Magda Rodrigues da Cunha: Entre o mercado e a academia

Primeira mulher a assumir a direção da Famecos, Magda Cunha diz que a Universidade deve ser a vanguarda do mercado e propõe a criação de um programa de discussão da qualidade do ensino na instituição.

Magda Rodrigues da Cunha, 43 anos, não faz cerimônia para "botar o pé na porta". Primeira mulher a assumir a direção da Faculdade de Comunicação Social da PUC-RS (Famecos), ela evidencia através de seu trabalho a determinação e a ousadia que marcam sua personalidade. Opiniática, ela acredita que a Universidade deve ser a vanguarda do mercado e que o professor acadêmico deve sintetizar a experiência do exercício da profissão com a reflexão da academia e, se possível, ainda propor algo além disso.


A escolha pelo Jornalismo aconteceu ainda na adolescência, quando seu espírito aventureiro fantasiava a atuação profissional nas áreas de arqueologia e antropologia. Natural de Porto Alegre e estudante do colégio Sevignê, acabou visitando a sede da Caldas Júnior e conhecendo a rotina de trabalho do lugar para cumprir tarefas escolares. Foi paixão à primeira vista. A arquitetura antiga e a magia que envolve o prédio do grupo de comunicação encantaram Magda e influenciaram de forma definitiva em seus planos. "Há 25, 30 anos atrás as redações eram muito vivas e barulhentas. As pessoas fumavam loucamente, datilografavam as matérias na máquina de escrever", lembra com entusiasmo.
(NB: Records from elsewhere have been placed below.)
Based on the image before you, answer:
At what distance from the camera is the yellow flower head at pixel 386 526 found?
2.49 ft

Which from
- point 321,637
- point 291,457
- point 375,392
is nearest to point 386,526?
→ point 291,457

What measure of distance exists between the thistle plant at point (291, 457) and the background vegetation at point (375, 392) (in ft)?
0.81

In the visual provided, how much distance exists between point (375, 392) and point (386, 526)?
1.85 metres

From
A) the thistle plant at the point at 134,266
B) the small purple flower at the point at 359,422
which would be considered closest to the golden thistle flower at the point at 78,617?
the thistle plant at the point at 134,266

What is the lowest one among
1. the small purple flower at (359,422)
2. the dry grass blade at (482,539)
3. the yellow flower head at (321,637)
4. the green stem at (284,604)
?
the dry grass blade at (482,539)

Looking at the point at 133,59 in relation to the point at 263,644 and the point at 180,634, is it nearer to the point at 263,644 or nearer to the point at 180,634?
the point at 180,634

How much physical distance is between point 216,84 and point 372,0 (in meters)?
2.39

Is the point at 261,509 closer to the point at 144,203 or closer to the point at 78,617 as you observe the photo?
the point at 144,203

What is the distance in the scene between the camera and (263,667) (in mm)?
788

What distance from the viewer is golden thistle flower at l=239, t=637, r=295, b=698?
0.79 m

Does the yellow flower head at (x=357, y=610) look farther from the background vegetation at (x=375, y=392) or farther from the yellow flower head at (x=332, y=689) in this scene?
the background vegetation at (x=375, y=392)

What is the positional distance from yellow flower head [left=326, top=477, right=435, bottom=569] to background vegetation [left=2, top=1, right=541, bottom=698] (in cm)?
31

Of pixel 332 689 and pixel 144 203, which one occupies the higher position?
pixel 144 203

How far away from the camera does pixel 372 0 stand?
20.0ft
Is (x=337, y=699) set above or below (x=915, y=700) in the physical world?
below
A graduação teve início em 1980, na Famecos, e fim em 1984. Suas primeiras experiências no mercado, os estágios, já surgiram nessa época, embora ela ressalte que "conseguir um estágio naquela época era muito mais difícil do que é hoje". Por sorte, um primo de seu pai, que trabalhava na rádio Guaíba, lhe abriu as portas da empresa. "Mas eu só fazia o que não ia para o ar", ela explica. Recém-formada, foi para a Folha da Tarde, seu primeiro emprego, onde permaneceu um ano. Na época, a Caldas Júnior estava no auge de sua crise e, nesse momento, a Rádio Pampa montou uma equipe de jornalismo a partir dos profissionais que saíam da Rádio Guaíba. Neste grupo, Magda estava incluída. Passou a atuar como redatora e permaneceu na emissora de 1985 a 1986.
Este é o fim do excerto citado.